| Document excerpt |
DATE OF JUDGMENT: 28/02/2008

BENCH:
H.K. SEMA & MARKANDEY KATJU

JUDGMENT:

JUDGMENT

O R D E R

CIVIL APPEAL NO. 4065 OF 2002
WITH
C.A.NO.4069/2002

This appeal is preferred by Zila Parishad, Aurangabad against the judgment and
order dated 29/09/2000 passed by the High Court in WP No.222/1988.

We have heard the parties.

This case illustrates a classic example as to how grave miscarriage of justice is being
committed against the public interest. The deceased respondent was appointed as a
teacher in the Zila Parishad Primary School. On 13/11/1964, he was given a show-
cause notice which reads as under:-

“The nature of alleged association of Shri
Mahmood Baig, s/o Hidyat Baig, Asstt. Primary School,
PIRDAWADA Central Primary School, Wado Bazar
Taluka Sillod Dist. Aurangabad, with the activities of the
Jamate Islami (J.E.I.) organisation is as follows:
……2.

– 2 –

1. Shri Mahmood Baig s/o Hidyat Baig teacher
Primary School Pribawada attended the quarterly
conference of J.E.I. Aurangabad District held at
Hakgavan on May 9 & 10.

2. He attended private meeting of J.E.I. held at the
resident of Shri Hussein Khan Hasmat Khan at Naigaven
(Aurangabad) 1964.

Sd/-

Chief Executive Officer
Zilla Parishad, Aurangabad”

| Problem 1 |
Extract the part of the judgment excerpt starting at "CIVIL APPEAL NO." and ending at "in WP No.222/1988.".
The judgment excerpt and the records have no connection to each other.

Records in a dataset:
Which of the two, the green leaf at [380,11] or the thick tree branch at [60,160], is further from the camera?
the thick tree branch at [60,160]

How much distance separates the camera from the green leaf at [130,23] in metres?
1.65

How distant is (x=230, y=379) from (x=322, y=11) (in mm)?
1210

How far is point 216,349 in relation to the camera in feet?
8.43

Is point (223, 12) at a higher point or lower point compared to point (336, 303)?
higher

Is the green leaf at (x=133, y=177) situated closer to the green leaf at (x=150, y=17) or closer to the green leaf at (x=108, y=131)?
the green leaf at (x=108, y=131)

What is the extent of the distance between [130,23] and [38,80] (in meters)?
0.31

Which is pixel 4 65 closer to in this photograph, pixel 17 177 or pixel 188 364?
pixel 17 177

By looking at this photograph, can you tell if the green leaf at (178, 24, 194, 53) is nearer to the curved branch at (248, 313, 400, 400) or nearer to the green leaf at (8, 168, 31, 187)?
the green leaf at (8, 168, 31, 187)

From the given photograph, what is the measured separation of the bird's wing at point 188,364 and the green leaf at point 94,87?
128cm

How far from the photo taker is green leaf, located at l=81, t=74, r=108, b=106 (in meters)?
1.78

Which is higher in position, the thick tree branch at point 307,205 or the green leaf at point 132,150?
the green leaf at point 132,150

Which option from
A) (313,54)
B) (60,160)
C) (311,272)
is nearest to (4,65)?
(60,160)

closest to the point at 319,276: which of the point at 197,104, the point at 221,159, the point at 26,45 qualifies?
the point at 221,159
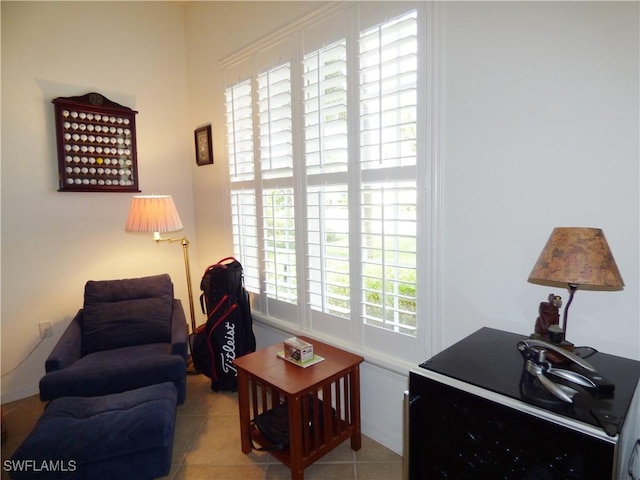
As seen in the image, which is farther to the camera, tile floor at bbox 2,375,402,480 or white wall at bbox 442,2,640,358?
tile floor at bbox 2,375,402,480

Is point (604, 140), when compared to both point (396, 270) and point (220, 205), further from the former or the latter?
point (220, 205)

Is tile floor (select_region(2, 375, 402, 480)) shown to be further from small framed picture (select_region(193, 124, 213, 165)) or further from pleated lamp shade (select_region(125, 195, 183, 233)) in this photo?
small framed picture (select_region(193, 124, 213, 165))

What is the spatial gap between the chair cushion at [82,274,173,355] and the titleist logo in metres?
0.41

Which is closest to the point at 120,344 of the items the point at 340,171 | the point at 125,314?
the point at 125,314

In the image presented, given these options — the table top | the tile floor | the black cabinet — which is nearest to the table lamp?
the black cabinet

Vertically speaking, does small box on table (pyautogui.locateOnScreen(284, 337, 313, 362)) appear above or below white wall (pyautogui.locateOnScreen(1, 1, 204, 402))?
below

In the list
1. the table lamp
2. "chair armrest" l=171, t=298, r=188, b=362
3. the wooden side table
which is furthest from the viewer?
"chair armrest" l=171, t=298, r=188, b=362

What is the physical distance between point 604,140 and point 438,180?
579 millimetres

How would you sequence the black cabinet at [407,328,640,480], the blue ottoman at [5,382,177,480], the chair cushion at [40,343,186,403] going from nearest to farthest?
the black cabinet at [407,328,640,480], the blue ottoman at [5,382,177,480], the chair cushion at [40,343,186,403]

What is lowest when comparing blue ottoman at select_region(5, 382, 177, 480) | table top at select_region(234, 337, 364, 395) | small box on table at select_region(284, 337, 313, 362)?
blue ottoman at select_region(5, 382, 177, 480)

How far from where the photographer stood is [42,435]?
148 centimetres

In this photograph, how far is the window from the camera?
169 cm

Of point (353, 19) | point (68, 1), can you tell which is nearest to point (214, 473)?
point (353, 19)

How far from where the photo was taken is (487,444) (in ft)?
3.19
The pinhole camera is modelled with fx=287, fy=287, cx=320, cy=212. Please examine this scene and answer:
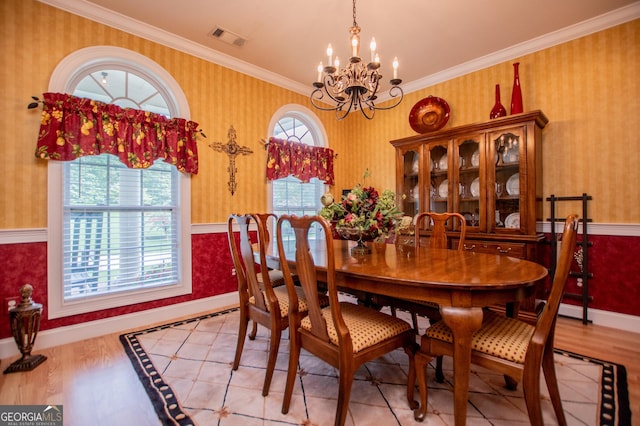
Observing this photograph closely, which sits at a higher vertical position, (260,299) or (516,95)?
(516,95)

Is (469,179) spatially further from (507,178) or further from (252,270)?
(252,270)

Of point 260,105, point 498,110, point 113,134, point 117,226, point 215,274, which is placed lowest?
point 215,274

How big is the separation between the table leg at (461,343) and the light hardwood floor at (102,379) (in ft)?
3.39

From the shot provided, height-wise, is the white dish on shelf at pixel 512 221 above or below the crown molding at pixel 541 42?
below

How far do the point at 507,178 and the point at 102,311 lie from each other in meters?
4.11

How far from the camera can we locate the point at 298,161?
4.02 m

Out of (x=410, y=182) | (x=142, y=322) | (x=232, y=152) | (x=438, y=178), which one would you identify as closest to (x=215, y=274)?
(x=142, y=322)

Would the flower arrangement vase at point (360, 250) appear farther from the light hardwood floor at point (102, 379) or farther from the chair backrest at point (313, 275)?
the light hardwood floor at point (102, 379)

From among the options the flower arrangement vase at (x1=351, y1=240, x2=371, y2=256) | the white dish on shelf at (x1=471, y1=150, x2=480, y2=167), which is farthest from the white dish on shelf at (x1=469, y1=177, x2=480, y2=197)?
the flower arrangement vase at (x1=351, y1=240, x2=371, y2=256)

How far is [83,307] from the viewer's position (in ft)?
8.08

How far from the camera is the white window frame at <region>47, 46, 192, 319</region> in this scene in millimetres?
2338

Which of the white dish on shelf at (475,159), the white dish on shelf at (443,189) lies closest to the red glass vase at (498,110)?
the white dish on shelf at (475,159)

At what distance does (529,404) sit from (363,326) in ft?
2.45

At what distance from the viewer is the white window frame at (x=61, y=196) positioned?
92.0 inches
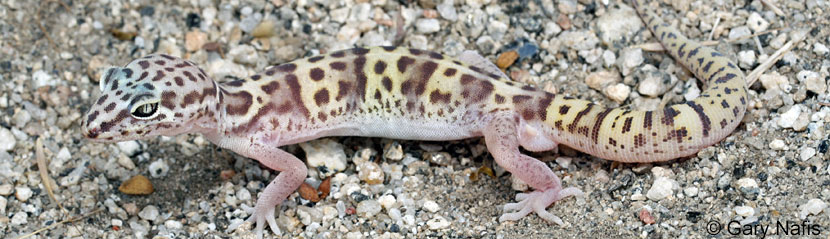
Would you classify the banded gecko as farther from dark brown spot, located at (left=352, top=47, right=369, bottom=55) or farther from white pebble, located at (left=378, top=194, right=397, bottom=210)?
white pebble, located at (left=378, top=194, right=397, bottom=210)

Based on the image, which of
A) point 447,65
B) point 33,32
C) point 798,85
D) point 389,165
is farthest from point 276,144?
point 798,85

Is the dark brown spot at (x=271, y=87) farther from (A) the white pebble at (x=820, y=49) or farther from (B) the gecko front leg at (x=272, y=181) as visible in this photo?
(A) the white pebble at (x=820, y=49)

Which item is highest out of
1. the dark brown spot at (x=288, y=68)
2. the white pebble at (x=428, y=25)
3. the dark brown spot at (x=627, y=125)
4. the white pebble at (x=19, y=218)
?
the dark brown spot at (x=288, y=68)

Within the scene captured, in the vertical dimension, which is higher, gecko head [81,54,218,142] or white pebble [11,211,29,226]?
gecko head [81,54,218,142]

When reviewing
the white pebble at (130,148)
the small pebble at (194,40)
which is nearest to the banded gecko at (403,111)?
the white pebble at (130,148)

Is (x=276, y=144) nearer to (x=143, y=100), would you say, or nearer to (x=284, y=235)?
(x=284, y=235)

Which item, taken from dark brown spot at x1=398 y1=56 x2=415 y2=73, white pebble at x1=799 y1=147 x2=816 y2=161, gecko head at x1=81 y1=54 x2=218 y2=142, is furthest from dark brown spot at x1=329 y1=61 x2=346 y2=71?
white pebble at x1=799 y1=147 x2=816 y2=161
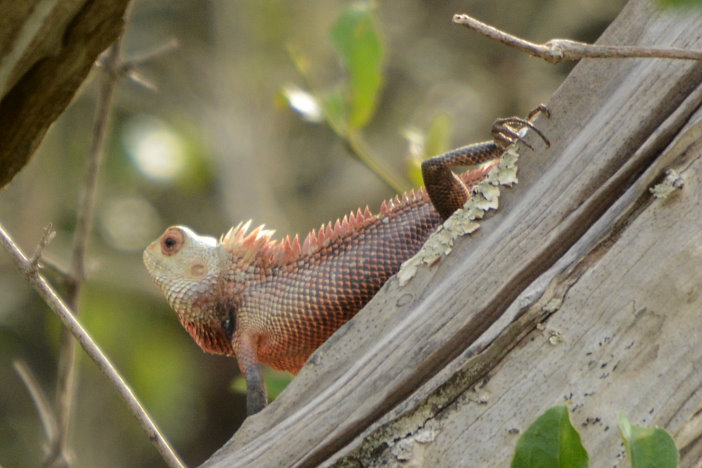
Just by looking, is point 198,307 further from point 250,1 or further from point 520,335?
point 250,1

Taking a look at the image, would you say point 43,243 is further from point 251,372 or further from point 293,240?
point 293,240

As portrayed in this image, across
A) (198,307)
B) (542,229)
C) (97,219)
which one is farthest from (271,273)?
(97,219)

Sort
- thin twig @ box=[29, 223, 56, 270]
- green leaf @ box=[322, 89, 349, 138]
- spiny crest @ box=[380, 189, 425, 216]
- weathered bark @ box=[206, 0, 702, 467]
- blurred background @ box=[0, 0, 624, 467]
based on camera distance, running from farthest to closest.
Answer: blurred background @ box=[0, 0, 624, 467], green leaf @ box=[322, 89, 349, 138], spiny crest @ box=[380, 189, 425, 216], thin twig @ box=[29, 223, 56, 270], weathered bark @ box=[206, 0, 702, 467]

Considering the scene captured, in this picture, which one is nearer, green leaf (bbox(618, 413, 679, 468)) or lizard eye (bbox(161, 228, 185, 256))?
green leaf (bbox(618, 413, 679, 468))

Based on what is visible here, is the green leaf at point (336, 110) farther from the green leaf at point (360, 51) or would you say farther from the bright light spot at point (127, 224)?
the bright light spot at point (127, 224)

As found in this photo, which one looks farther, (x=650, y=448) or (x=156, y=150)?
(x=156, y=150)

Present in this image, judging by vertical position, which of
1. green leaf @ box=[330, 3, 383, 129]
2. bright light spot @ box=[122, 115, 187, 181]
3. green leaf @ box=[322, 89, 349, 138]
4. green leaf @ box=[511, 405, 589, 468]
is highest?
green leaf @ box=[330, 3, 383, 129]

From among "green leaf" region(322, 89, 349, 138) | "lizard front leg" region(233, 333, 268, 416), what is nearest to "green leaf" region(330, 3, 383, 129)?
"green leaf" region(322, 89, 349, 138)

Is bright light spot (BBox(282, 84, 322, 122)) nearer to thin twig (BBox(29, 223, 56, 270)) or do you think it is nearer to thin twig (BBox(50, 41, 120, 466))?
thin twig (BBox(50, 41, 120, 466))

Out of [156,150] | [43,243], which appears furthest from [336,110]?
[156,150]
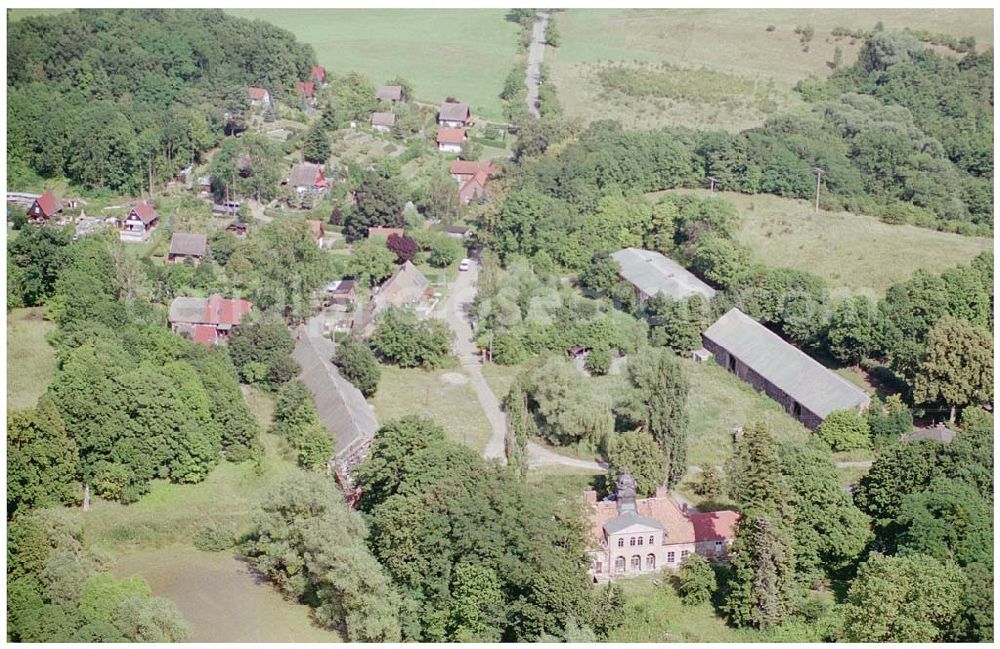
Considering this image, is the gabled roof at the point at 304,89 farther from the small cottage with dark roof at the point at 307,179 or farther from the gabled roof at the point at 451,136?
the small cottage with dark roof at the point at 307,179

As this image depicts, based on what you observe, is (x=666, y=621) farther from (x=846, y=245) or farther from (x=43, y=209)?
(x=43, y=209)

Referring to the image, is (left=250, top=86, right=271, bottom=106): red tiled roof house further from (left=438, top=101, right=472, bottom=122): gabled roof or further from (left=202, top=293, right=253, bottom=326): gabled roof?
(left=202, top=293, right=253, bottom=326): gabled roof

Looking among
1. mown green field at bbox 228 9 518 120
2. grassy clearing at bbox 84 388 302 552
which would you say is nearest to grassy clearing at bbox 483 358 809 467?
grassy clearing at bbox 84 388 302 552

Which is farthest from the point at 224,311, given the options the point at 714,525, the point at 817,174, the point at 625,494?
the point at 817,174

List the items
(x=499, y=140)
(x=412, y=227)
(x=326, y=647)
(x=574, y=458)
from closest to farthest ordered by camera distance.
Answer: (x=326, y=647) → (x=574, y=458) → (x=412, y=227) → (x=499, y=140)

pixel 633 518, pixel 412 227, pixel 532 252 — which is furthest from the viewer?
pixel 412 227

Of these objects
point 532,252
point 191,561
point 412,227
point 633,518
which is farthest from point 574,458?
point 412,227

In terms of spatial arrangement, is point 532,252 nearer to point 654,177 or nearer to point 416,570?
point 654,177
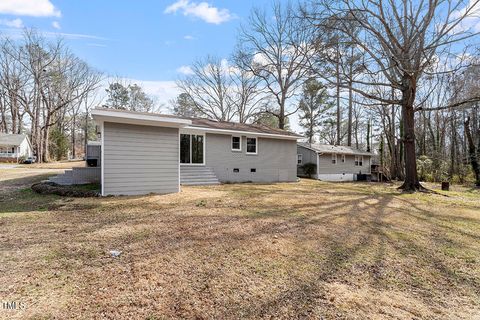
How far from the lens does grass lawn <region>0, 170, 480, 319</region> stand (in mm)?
2590

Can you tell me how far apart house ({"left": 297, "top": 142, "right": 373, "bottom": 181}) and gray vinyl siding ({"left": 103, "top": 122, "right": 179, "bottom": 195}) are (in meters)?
15.1

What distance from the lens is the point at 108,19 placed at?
13.8 m

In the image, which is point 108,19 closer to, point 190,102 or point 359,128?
point 190,102

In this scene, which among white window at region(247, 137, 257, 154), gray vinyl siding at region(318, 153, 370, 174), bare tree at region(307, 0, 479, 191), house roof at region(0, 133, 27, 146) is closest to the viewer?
bare tree at region(307, 0, 479, 191)

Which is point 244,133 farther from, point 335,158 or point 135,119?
point 335,158

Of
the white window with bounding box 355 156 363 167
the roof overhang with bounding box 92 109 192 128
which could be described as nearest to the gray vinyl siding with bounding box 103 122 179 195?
the roof overhang with bounding box 92 109 192 128

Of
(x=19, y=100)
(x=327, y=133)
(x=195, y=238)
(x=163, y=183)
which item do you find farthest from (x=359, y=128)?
(x=19, y=100)

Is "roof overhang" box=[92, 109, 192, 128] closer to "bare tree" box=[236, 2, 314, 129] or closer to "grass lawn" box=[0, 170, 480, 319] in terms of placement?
"grass lawn" box=[0, 170, 480, 319]

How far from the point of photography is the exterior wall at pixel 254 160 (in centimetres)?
1345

| Problem 2 |
From the records, copy the lines starting at the line that contains "From among the" and ending at the line that contains "92.0 inches".

| Output 1 |
CIVIL APPEAL NO. 4065 OF 2002
WITH
C.A.NO.4069/2002

This appeal is preferred by Zila Parishad, Aurangabad against the judgment and
order dated 29/09/2000 passed by the High Court in WP No.222/1988.

| Output 2 |
From among the options the flower arrangement vase at (x1=351, y1=240, x2=371, y2=256) | the white dish on shelf at (x1=471, y1=150, x2=480, y2=167), which is farthest from the white dish on shelf at (x1=469, y1=177, x2=480, y2=197)?
the flower arrangement vase at (x1=351, y1=240, x2=371, y2=256)

How far is [83,307] from the viewer's position (in ft)?
8.08

How far from the camera is the white window frame at <region>47, 46, 192, 319</region> in this scene in millimetres?
2338

Which of the white dish on shelf at (475,159), the white dish on shelf at (443,189) lies closest to the red glass vase at (498,110)?
the white dish on shelf at (475,159)

At what distance does (529,404) sit from (363,326) in ft?
2.45

At what distance from the viewer is the white window frame at (x=61, y=196) positioned?
92.0 inches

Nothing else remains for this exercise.